> _Collected data_:
---*---

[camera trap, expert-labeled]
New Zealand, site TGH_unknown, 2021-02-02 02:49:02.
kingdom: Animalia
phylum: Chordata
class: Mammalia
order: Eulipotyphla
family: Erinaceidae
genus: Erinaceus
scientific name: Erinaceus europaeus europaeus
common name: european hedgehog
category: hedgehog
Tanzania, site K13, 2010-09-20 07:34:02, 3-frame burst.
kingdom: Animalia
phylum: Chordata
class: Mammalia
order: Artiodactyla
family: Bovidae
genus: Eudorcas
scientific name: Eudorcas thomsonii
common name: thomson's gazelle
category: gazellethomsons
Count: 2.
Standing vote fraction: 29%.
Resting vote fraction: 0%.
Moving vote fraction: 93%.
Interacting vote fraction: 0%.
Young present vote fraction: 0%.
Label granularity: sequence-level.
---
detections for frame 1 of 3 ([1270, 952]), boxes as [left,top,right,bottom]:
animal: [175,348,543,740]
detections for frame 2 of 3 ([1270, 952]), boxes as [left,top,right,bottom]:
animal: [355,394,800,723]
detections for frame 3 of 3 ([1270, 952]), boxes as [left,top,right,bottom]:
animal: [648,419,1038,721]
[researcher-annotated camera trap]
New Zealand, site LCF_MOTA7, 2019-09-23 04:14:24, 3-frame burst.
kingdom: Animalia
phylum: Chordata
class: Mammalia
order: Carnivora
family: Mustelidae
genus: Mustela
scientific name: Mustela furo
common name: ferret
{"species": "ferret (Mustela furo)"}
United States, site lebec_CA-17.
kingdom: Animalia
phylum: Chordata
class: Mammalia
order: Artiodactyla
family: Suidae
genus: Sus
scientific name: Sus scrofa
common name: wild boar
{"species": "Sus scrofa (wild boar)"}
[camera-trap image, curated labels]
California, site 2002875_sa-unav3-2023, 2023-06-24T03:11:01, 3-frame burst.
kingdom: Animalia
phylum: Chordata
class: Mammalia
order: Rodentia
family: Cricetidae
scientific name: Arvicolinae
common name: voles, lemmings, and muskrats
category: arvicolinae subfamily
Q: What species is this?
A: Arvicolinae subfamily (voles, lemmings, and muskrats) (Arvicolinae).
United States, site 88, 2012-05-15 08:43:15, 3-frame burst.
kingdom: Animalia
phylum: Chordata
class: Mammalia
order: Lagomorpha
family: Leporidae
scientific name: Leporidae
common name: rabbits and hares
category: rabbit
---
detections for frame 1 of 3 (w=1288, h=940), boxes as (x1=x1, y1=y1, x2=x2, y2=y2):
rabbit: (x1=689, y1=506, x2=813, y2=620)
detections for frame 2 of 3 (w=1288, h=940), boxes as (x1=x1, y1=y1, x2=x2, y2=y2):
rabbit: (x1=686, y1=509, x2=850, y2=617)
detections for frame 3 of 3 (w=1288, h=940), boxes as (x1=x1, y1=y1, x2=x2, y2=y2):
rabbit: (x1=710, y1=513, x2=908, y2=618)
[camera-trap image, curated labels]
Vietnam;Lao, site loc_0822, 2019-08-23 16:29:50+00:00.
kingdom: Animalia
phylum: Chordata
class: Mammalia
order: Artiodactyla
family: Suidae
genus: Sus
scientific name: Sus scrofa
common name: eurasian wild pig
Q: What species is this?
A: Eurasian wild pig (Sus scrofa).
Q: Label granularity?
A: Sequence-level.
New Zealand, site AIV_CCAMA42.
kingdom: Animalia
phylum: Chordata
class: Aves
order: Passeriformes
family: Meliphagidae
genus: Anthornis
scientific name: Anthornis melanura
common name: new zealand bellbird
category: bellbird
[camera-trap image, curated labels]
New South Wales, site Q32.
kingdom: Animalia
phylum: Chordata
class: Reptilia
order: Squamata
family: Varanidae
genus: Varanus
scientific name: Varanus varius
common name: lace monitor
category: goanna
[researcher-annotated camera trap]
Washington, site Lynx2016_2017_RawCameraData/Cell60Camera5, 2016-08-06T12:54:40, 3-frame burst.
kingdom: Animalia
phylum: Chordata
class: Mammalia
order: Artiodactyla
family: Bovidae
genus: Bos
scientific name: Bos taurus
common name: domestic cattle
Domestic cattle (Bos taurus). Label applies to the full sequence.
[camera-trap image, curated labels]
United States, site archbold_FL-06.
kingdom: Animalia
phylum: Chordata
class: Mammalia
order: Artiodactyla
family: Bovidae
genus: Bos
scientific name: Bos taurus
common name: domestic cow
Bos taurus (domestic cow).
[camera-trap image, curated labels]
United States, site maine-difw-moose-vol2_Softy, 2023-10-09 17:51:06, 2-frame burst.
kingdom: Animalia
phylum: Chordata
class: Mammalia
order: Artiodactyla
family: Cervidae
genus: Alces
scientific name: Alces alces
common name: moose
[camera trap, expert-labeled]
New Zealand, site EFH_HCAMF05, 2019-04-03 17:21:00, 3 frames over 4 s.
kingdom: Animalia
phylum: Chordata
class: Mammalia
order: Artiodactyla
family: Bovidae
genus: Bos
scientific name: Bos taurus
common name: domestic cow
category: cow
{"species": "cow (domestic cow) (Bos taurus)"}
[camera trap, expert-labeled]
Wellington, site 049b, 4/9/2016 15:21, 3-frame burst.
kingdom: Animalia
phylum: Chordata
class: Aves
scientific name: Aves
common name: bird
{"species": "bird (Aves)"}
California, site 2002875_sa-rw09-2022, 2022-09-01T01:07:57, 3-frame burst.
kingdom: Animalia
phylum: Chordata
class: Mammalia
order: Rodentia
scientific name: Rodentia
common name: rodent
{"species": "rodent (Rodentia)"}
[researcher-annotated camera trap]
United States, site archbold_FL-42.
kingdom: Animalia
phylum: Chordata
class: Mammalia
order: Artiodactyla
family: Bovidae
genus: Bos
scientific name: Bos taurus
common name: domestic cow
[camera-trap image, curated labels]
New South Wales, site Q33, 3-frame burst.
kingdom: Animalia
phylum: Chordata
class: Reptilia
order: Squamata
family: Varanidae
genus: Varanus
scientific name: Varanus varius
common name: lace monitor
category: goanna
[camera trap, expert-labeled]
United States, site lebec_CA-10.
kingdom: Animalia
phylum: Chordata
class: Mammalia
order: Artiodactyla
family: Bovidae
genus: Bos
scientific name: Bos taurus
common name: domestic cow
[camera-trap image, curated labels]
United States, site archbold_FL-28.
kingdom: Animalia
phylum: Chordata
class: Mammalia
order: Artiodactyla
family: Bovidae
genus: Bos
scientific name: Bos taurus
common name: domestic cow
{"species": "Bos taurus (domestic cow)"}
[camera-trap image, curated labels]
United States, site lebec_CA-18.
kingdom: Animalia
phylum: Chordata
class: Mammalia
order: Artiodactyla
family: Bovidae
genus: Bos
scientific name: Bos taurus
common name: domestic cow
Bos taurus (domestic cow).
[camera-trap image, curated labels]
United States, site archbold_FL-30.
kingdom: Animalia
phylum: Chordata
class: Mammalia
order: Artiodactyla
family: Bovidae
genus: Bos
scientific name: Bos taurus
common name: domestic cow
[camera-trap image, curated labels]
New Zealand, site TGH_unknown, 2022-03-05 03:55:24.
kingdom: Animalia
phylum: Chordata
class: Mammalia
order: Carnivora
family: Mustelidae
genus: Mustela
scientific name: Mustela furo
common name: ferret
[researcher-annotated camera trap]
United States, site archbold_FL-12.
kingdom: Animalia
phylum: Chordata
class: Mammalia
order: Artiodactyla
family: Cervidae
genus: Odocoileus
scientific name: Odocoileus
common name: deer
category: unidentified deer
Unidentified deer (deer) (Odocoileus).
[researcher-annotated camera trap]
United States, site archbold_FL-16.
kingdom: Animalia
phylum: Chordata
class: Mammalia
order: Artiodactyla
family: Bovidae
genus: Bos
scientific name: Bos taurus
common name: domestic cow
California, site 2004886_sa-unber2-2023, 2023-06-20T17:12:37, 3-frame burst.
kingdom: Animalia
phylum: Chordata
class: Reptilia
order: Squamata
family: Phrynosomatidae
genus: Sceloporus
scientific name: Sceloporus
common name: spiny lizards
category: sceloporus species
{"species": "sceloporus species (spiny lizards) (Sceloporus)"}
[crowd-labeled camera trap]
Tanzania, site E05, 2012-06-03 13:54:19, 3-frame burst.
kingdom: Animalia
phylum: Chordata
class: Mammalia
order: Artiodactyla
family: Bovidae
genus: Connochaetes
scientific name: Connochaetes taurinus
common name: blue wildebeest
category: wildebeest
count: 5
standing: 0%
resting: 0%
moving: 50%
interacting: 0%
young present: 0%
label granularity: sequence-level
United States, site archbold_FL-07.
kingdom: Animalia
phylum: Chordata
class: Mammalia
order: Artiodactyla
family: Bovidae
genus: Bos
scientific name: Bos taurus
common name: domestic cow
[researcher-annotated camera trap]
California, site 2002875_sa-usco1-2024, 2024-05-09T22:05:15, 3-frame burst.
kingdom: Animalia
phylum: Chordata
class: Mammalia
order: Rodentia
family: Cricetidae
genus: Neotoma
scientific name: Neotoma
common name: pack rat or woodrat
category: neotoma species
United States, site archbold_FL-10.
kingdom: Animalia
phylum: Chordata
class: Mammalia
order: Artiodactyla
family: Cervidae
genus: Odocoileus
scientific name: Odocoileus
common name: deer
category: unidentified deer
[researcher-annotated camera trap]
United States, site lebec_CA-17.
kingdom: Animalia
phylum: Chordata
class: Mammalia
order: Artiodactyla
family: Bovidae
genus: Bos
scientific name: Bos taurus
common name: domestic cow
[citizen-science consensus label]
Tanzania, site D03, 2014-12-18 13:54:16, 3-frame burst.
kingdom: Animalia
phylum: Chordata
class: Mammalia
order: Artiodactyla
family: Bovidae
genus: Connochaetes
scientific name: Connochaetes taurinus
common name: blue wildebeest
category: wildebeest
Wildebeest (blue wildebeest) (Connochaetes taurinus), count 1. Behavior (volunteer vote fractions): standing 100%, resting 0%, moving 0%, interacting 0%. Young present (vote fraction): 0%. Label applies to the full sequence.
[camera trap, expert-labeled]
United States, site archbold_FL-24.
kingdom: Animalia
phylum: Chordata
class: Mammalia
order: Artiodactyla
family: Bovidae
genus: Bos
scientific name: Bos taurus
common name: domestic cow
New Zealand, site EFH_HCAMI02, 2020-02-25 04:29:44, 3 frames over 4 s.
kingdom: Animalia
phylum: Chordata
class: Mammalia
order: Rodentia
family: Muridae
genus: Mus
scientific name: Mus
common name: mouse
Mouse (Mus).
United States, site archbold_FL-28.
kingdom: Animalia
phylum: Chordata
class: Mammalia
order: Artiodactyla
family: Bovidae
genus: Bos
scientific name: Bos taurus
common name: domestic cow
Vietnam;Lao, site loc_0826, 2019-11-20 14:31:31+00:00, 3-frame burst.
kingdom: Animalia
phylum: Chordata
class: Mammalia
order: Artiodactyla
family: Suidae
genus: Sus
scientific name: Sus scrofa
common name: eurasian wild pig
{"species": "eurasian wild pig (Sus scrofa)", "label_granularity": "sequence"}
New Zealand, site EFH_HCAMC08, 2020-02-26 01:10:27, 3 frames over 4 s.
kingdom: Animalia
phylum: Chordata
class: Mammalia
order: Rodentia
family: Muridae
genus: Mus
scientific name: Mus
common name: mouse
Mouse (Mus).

---*---

> _TO DO_:
Write the opening line of the data above and every line after it, exactly, stopping once you have written the line with "United States, site 88, 2012-05-15".

> _RESPONSE TO THIS EXERCISE_:
[camera trap, expert-labeled]
New Zealand, site TGH_unknown, 2021-02-02 02:49:02.
kingdom: Animalia
phylum: Chordata
class: Mammalia
order: Eulipotyphla
family: Erinaceidae
genus: Erinaceus
scientific name: Erinaceus europaeus europaeus
common name: european hedgehog
category: hedgehog
Tanzania, site K13, 2010-09-20 07:34:02, 3-frame burst.
kingdom: Animalia
phylum: Chordata
class: Mammalia
order: Artiodactyla
family: Bovidae
genus: Eudorcas
scientific name: Eudorcas thomsonii
common name: thomson's gazelle
category: gazellethomsons
Count: 2.
Standing vote fraction: 29%.
Resting vote fraction: 0%.
Moving vote fraction: 93%.
Interacting vote fraction: 0%.
Young present vote fraction: 0%.
Label granularity: sequence-level.
---
detections for frame 1 of 3 ([1270, 952]), boxes as [left,top,right,bottom]:
animal: [175,348,543,740]
detections for frame 2 of 3 ([1270, 952]), boxes as [left,top,right,bottom]:
animal: [355,394,800,723]
detections for frame 3 of 3 ([1270, 952]), boxes as [left,top,right,bottom]:
animal: [648,419,1038,721]
[researcher-annotated camera trap]
New Zealand, site LCF_MOTA7, 2019-09-23 04:14:24, 3-frame burst.
kingdom: Animalia
phylum: Chordata
class: Mammalia
order: Carnivora
family: Mustelidae
genus: Mustela
scientific name: Mustela furo
common name: ferret
{"species": "ferret (Mustela furo)"}
United States, site lebec_CA-17.
kingdom: Animalia
phylum: Chordata
class: Mammalia
order: Artiodactyla
family: Suidae
genus: Sus
scientific name: Sus scrofa
common name: wild boar
{"species": "Sus scrofa (wild boar)"}
[camera-trap image, curated labels]
California, site 2002875_sa-unav3-2023, 2023-06-24T03:11:01, 3-frame burst.
kingdom: Animalia
phylum: Chordata
class: Mammalia
order: Rodentia
family: Cricetidae
scientific name: Arvicolinae
common name: voles, lemmings, and muskrats
category: arvicolinae subfamily
Q: What species is this?
A: Arvicolinae subfamily (voles, lemmings, and muskrats) (Arvicolinae).
United States, site 88, 2012-05-15 08:43:15, 3-frame burst.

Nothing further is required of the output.